19. The vaporizer of claim 1, wherein the metal getter is formed of a substantially pure Al material, an aluminum alloy material, a substantially pure hafnium material, a substantially pure zirconium material, a substantially pure titanium material, a substantially pure silicon material, or a substantially pure phosphorus material.

20. The vaporizer of claim 1, wherein the metal getter is formed of a 443 series aluminum alloy, a 444 series aluminum alloy, a 1050 series aluminum alloy, or a 2011 series aluminum alloy.

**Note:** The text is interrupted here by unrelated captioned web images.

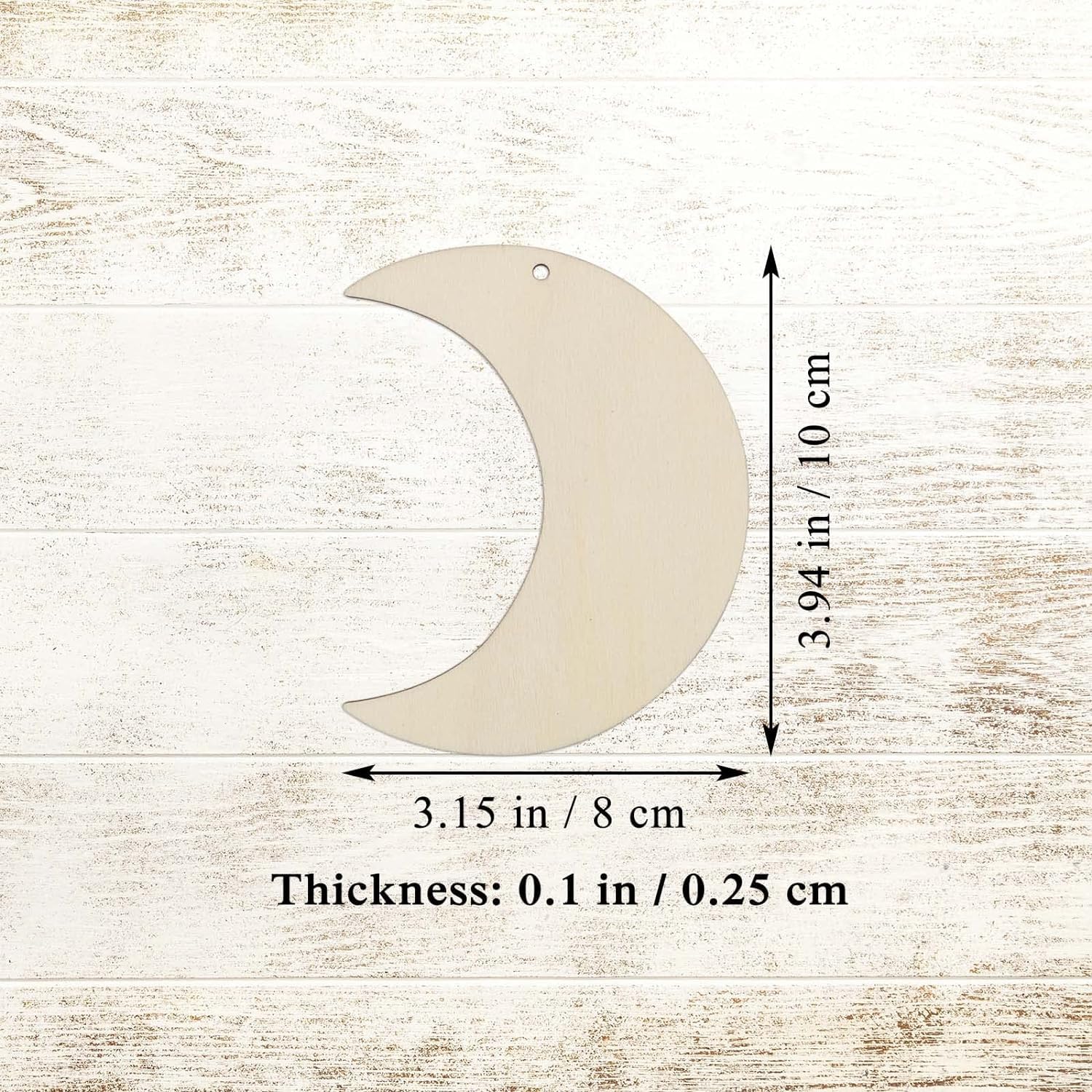 Moon-shaped wooden cutout with measurements on a textured beige background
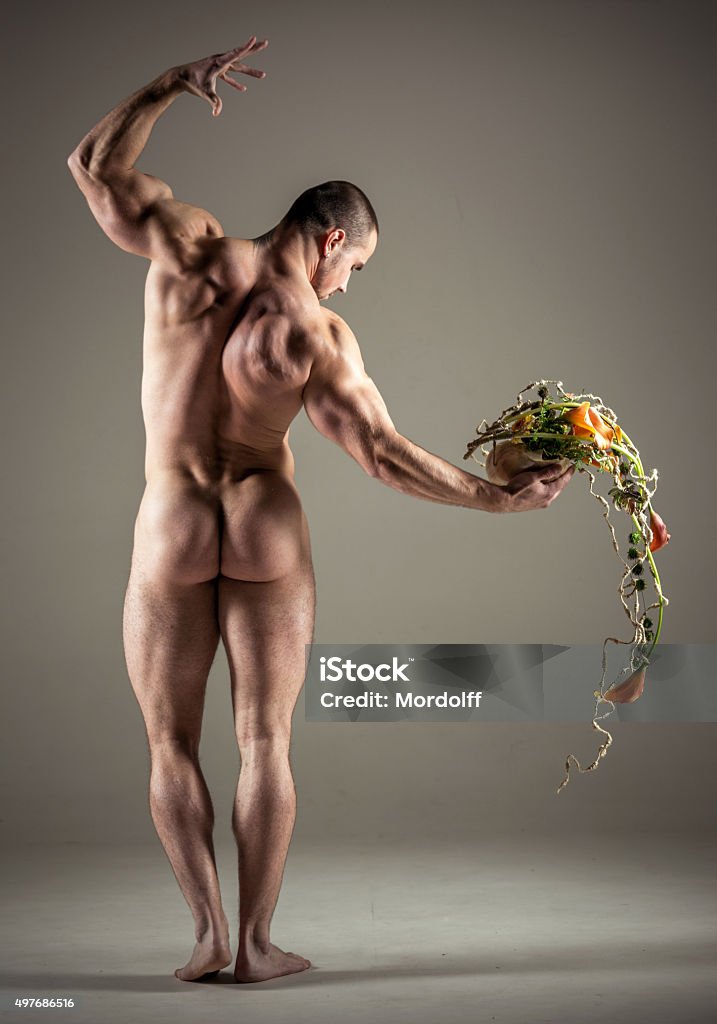 Hercules With Flower Arrangement Athletic nude young man posing  with a flower arrangement in your hand. He standing with his back and holding a bouquet of flower design on hand. Studio shooting Naked Stock Photo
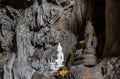 Amazing buddha statues in beautiful cave, holy natural buddhist sanctuary in Thailand Royalty Free Stock Photo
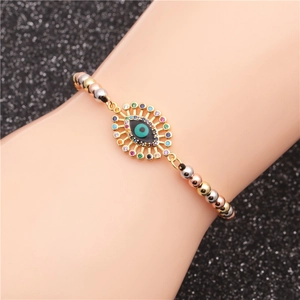 Adjustable evil eye charm bracelet with colorful zircon and mixed gold beads on wrist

21. The vaporizer of claim 1, wherein the metal getter is substantially free of at least one of Mg, Ti, Si, Zr, Hf, Cr, Zr, V, or any combination thereof.

22. The vaporizer of claim 1, wherein the oxygen-containing species comprises at least one of H2O, O2, or any combination thereof.

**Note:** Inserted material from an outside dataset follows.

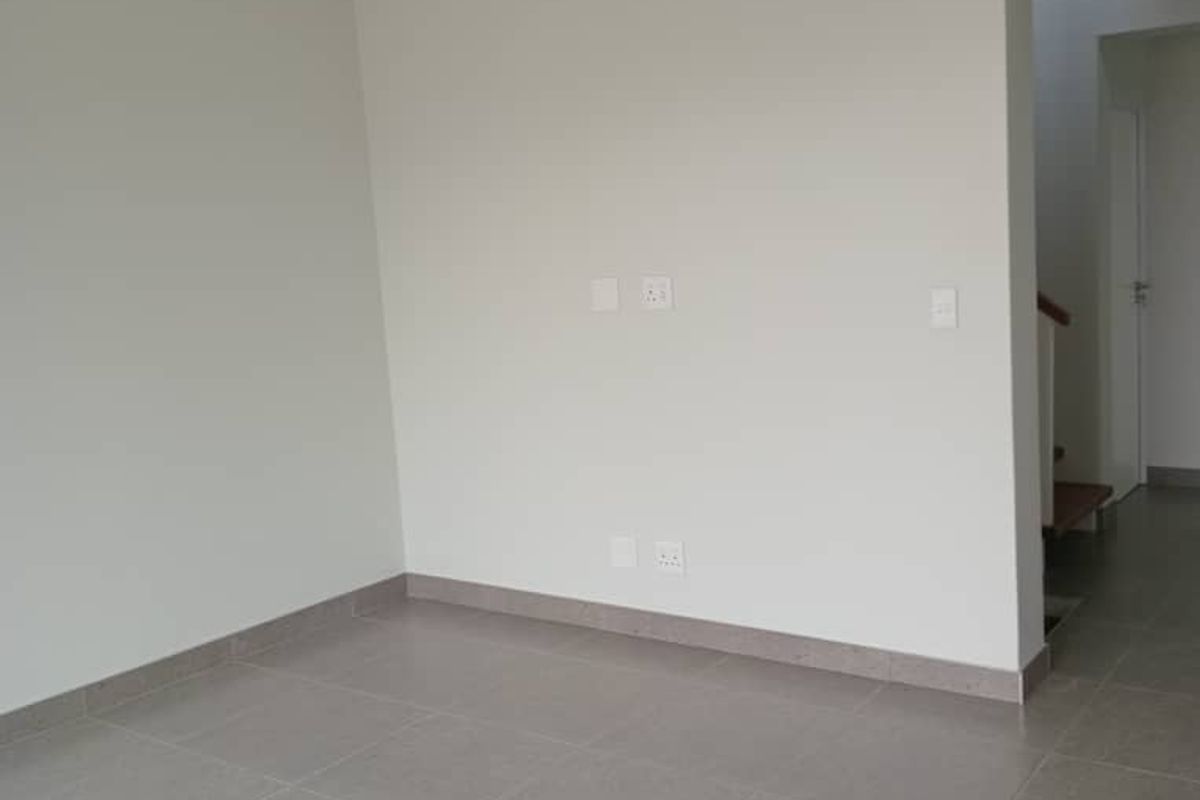 A bright, empty living area featuring neutral tiled flooring and recessed ceiling lighting, providing a clean and versatile space.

23. The vaporizer of claim 1, wherein the impurity content of the metal halide vapor is 0.000001% to 1% by volume of the impurity based on the total volume of the metal halide vapor.

24. The vaporizer of claim 1, wherein the metal halide vapor comprises AlCl3 and wherein the metal getter comprises a substantially pure Al material.

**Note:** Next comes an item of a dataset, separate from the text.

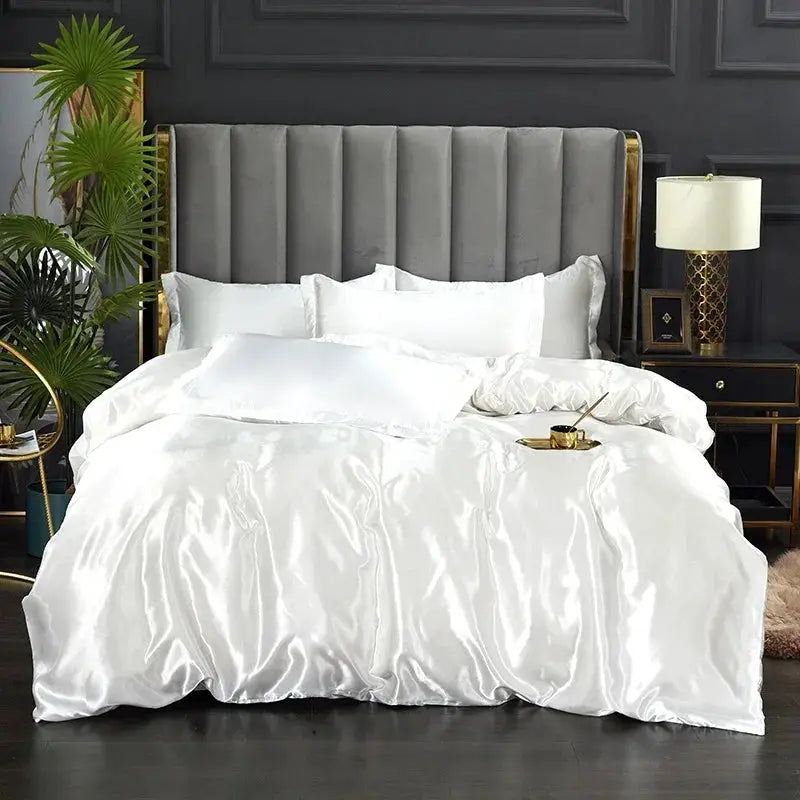 Silk bedding set with duvet cover and pillowcases in white satin on a gray upholstered bed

25. The vaporizer of claim 1, wherein the metal halide vapor comprises AlCl3 and wherein the metal getter comprises an Al alloy material.

26. The vaporizer of claim 25, wherein the Al alloy material comprises a 443 series aluminum alloy, a 444 series aluminum alloy, a 1050 series aluminum alloy, or a 2011 series aluminum alloy.

27. The vaporizer of claim 25, wherein the Al alloy material is substantially free of an impurity-forming metal.

28. The vaporizer of claim 27, wherein the impurity-forming metal comprises at least one of Mg, Ti, Si, Zr, Hf, Cr, Zr, or any combination thereof.

29. The vaporizer of claim 25, wherein the Al alloy material comprises at least one of Fe, Ni, Cu, or any combination thereof.

30. The vaporizer of claim 1, wherein the metal halide vapor comprises HfCl4 and wherein the metal getter comprises a substantially pure Hf material.

31. The vaporizer of claim 1, wherein the metal halide vapor comprises ZrCl4 and wherein the metal getter comprises a substantially pure Zr material.

32. The vaporizer of claim 1, wherein the metal halide vapor comprises TiCl4 and wherein the metal getter comprises a substantially pure Ti material.

33. The vaporizer of claim 1, wherein the metal getter does not comprise Al, V, or Al and V.

34. The vaporizer of claim 1, wherein the metal halide vapor comprises SiCl4 and wherein the metal getter comprises a substantially pure Si material.

35. The vaporizer of claim 1, wherein the metal getter further comprises an inert material.

36. The vaporizer of claim 35, wherein the inert material comprises carbon, silica, or a combination thereof.